Aiutiamo le giovani ad acquistare
l’attitudine al dialogo e al lavoro di gruppo, a collaborare con le sorelle con
i laici, a sviluppare lo spirito d’iniziativa e l’amore allo studio e al
lavoro. Le aiutiamo, inoltre, a conoscere e a interpretare alla luce della fede
i problemi del mondo contemporaneo.
Cap. II Il
Noviziato
C149: Le novizie,
consapevoli della propria responsabilità, si impegnino ad un’attiva
collaborazione con la maestra per poter rispondere fedelmente alla grazia della
vocazione divina.
Fasi
della Formazione
C173: Le Figlie di San
Camillo sono chiamate a proseguire con impegno personale il cammino nella fede
e nella conversione, in fedeltà dinamica allo Spirito Santo e alla propria
consacrazione, secondo il carisma dei Fondatori, per rispondere al disegno di
Dio nelle mutevoli condizioni dei tempi e rendere sempre più efficace
l’apostolato.
A tal fine si impegnano a rinnovare
continuamente la propria vita spirituale, culturale e professionale e ad
aggiornare la propria competenza nell’esercizio del ministero.
Parte Quarta:
Separazione,
uscita dall’Istituto e riammissione
C175: Le Figlie di San
Camillo desiderose di proseguire nella fedeltà alla loro vocazione chiedono a
Dio la grazia della perseveranza. Se tuttavia una suora si trovasse in
particolare difficoltà, le sorelle le siano vicine perché ritrovi il fervore e
la gioia nel servizio del Signore.
Parte Settima:
L’obbligo della
Costituzioni e delle Disposizioni Generali
C254: Prestiamo attenzione
all’ispirata esortazione del Beato Padre Luigi Tezza: “Conto sulla vostra generosità e sul vostro attaccamento alla santa
vocazione per mantenervi con santo coraggio, malgrado tutto, fedeli a ciò che
avete promesso al Signore.

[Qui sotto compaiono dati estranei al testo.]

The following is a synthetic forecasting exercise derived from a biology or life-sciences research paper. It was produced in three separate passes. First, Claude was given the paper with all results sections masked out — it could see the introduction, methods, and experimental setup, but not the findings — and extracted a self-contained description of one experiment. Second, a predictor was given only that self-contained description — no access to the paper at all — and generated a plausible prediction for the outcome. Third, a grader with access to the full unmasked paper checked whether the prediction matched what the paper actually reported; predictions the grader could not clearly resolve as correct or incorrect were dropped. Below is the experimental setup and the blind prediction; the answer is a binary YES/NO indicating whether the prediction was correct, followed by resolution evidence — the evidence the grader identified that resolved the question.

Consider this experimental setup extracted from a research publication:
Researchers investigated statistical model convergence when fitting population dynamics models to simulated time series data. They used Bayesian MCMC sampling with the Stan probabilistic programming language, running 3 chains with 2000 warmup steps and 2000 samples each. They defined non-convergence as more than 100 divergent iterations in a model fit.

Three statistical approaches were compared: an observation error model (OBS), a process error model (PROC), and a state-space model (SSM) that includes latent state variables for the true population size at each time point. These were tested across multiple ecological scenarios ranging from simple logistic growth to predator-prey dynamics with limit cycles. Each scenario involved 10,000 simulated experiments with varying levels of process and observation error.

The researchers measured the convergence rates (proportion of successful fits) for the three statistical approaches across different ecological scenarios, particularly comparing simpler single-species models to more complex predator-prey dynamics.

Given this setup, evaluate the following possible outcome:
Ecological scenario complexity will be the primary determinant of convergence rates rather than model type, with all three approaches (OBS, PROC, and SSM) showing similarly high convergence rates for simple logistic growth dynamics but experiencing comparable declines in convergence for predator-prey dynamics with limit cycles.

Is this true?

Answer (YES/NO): NO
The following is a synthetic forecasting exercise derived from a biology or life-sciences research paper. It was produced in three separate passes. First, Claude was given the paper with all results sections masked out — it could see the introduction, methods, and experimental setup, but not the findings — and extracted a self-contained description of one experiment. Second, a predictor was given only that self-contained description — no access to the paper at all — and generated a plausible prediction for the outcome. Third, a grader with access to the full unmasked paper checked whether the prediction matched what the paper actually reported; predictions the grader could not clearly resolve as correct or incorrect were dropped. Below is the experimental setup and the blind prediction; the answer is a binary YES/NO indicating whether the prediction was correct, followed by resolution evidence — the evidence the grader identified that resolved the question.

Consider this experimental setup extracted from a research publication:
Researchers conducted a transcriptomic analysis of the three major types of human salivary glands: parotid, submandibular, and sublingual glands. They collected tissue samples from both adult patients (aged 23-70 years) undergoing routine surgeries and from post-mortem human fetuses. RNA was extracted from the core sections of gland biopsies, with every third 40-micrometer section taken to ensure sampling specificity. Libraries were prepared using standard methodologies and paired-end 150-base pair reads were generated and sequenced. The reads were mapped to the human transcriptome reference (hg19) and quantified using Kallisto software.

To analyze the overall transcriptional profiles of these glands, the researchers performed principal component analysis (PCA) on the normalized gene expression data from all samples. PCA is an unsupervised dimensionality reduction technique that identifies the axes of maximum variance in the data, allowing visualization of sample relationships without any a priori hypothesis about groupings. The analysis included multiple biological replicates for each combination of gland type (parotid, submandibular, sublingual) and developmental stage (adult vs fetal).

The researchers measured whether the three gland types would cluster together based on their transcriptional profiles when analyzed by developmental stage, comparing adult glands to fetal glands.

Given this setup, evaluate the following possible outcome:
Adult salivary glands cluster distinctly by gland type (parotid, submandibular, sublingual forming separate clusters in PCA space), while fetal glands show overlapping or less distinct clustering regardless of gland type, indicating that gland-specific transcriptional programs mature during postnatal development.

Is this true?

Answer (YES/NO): NO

Per carità, tenetivi unite al Signore operate in
ogni cosa con spirito di vera fede, non vi permettete avvertitamente la più
piccola mancanza alle sante Regole e alle osservanze di comunità; la negligenza
alla Regola conduce inevitabilmente poco a poco al rilassamento, alla
tiepidezza spirituale e alla colpa” (LT 37-38)
La parola del Fondatore sigillata e
fecondata dal suo lungo silenzioso martirio, offerto “di tutto cuore” al Signore perché noi fossimo “tutte sue e solo sue” (LT 187), ci ottenga la grazia della fedeltà
e della generosità sino alla vetta dell’eroismo.